TASK:
Reproduce the entries between the lines holding "At what distance" and "12.9 meters", inclusive, keeping every character the same.

MATERIAL SUPPLIED:
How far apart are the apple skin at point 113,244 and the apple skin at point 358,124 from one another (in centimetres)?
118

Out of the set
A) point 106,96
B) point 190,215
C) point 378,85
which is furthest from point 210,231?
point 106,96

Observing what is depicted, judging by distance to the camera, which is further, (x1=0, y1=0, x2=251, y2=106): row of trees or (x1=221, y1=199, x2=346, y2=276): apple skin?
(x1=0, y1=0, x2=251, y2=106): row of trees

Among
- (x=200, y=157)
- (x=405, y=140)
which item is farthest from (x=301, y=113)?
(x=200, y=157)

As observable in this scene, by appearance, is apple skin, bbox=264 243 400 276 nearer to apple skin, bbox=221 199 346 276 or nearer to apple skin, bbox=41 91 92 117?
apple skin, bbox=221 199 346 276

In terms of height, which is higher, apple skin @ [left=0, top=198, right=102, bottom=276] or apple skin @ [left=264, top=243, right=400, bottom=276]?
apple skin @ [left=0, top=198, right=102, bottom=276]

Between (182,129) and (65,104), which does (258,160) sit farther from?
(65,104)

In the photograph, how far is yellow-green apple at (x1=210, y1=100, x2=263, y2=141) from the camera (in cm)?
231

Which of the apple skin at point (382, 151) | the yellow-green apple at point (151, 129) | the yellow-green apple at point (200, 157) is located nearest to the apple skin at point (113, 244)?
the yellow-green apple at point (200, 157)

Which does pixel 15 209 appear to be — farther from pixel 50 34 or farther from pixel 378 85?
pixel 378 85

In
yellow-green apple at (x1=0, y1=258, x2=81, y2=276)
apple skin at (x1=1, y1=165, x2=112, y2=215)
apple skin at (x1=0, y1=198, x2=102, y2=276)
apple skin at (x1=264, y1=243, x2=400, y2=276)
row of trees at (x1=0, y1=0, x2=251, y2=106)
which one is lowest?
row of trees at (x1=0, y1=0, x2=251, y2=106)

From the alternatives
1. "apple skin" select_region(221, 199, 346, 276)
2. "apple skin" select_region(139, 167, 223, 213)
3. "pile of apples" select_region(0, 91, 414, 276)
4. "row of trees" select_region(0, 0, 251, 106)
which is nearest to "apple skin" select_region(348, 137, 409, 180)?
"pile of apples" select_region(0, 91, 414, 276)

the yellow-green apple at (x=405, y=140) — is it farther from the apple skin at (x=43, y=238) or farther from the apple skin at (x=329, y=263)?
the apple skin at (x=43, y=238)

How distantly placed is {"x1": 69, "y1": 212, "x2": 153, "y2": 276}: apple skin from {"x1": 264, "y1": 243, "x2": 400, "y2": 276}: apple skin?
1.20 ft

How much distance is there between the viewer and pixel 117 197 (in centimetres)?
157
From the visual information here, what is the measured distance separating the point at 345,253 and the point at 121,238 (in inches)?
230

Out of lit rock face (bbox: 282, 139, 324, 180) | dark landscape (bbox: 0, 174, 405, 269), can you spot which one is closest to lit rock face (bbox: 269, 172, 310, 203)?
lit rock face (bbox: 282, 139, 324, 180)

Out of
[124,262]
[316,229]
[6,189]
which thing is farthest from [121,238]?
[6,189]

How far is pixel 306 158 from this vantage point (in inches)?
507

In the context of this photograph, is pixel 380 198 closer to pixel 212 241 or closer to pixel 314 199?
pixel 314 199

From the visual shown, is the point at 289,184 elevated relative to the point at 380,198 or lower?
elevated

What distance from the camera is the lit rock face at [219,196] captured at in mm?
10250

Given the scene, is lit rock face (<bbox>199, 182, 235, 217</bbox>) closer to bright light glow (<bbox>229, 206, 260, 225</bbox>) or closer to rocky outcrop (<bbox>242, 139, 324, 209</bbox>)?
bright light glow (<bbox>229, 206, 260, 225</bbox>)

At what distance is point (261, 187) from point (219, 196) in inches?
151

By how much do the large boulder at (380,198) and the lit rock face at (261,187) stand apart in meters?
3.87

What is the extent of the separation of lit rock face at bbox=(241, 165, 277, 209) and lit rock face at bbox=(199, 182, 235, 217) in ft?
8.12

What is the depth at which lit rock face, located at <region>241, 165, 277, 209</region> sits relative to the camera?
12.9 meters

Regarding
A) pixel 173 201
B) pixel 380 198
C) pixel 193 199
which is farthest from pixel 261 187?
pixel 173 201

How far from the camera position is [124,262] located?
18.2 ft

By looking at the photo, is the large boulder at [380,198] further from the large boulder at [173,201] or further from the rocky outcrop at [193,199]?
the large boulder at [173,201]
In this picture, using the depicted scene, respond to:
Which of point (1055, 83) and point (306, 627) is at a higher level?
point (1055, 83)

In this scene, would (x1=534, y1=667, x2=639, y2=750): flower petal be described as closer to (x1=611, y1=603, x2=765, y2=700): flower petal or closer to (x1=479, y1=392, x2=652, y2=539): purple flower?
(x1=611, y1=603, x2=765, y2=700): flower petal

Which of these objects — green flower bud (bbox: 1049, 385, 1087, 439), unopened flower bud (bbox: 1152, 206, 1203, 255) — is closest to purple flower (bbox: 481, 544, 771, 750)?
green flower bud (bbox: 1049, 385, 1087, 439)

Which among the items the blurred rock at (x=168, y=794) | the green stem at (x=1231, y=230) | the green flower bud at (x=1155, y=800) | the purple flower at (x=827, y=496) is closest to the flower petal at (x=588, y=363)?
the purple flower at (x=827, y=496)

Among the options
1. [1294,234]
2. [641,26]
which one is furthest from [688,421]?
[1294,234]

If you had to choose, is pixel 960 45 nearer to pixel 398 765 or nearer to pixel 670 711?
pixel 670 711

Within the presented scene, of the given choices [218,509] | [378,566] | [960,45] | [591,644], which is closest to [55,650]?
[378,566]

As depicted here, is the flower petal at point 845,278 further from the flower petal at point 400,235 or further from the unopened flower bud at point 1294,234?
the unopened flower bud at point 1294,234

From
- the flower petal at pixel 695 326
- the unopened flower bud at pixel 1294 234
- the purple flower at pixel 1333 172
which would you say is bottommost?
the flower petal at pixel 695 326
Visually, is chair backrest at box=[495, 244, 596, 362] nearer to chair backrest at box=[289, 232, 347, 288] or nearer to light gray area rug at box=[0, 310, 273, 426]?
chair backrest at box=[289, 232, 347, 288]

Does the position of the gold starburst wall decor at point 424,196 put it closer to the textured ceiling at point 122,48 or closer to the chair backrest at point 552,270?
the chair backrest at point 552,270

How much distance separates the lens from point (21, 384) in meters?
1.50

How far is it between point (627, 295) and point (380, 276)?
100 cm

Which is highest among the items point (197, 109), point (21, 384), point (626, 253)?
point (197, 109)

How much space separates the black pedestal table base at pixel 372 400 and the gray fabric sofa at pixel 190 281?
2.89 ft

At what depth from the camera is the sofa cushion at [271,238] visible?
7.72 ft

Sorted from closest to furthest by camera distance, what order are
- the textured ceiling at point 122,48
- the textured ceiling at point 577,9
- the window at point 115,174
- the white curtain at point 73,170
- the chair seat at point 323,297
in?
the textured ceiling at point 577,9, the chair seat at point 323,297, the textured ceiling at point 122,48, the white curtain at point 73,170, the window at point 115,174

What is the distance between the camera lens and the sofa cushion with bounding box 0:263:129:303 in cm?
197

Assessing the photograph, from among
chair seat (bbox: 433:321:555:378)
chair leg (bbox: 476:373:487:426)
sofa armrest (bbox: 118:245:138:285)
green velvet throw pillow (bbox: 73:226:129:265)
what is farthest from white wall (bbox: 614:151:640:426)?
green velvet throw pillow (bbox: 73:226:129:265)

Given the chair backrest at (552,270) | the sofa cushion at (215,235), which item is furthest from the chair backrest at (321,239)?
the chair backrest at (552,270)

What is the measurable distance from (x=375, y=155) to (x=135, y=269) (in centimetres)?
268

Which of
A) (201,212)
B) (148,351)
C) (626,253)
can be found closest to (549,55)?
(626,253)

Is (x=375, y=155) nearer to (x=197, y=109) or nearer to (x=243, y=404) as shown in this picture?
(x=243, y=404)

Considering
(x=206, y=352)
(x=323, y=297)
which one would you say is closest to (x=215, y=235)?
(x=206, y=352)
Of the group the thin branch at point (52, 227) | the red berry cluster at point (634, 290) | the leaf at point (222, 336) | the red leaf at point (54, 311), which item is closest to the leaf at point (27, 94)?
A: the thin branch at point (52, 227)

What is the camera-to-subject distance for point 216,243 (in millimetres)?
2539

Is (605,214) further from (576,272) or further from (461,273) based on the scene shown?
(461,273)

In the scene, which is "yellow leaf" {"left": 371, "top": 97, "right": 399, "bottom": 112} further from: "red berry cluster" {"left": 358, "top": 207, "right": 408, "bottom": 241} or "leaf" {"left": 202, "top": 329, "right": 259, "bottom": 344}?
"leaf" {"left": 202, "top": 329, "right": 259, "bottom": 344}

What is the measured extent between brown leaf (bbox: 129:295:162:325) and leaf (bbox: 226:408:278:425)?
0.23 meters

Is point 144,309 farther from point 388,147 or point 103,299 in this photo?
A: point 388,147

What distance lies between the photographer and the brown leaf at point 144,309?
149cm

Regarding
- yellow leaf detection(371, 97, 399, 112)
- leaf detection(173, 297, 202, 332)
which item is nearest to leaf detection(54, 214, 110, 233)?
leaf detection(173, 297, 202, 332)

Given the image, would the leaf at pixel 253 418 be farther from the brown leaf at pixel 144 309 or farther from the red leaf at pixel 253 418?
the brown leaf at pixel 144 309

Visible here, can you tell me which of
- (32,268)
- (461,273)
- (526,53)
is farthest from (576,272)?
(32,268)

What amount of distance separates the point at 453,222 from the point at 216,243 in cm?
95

FULL OUTPUT:
At what distance is point (261, 187) from point (219, 196) in inches?
151

By how much do the large boulder at (380,198) and the lit rock face at (261,187) stand apart in meters?
3.87

What is the extent of the separation of lit rock face at bbox=(241, 165, 277, 209) and lit rock face at bbox=(199, 182, 235, 217) in ft?
8.12

What is the depth at which lit rock face, located at <region>241, 165, 277, 209</region> sits relative to the camera?
12.9 meters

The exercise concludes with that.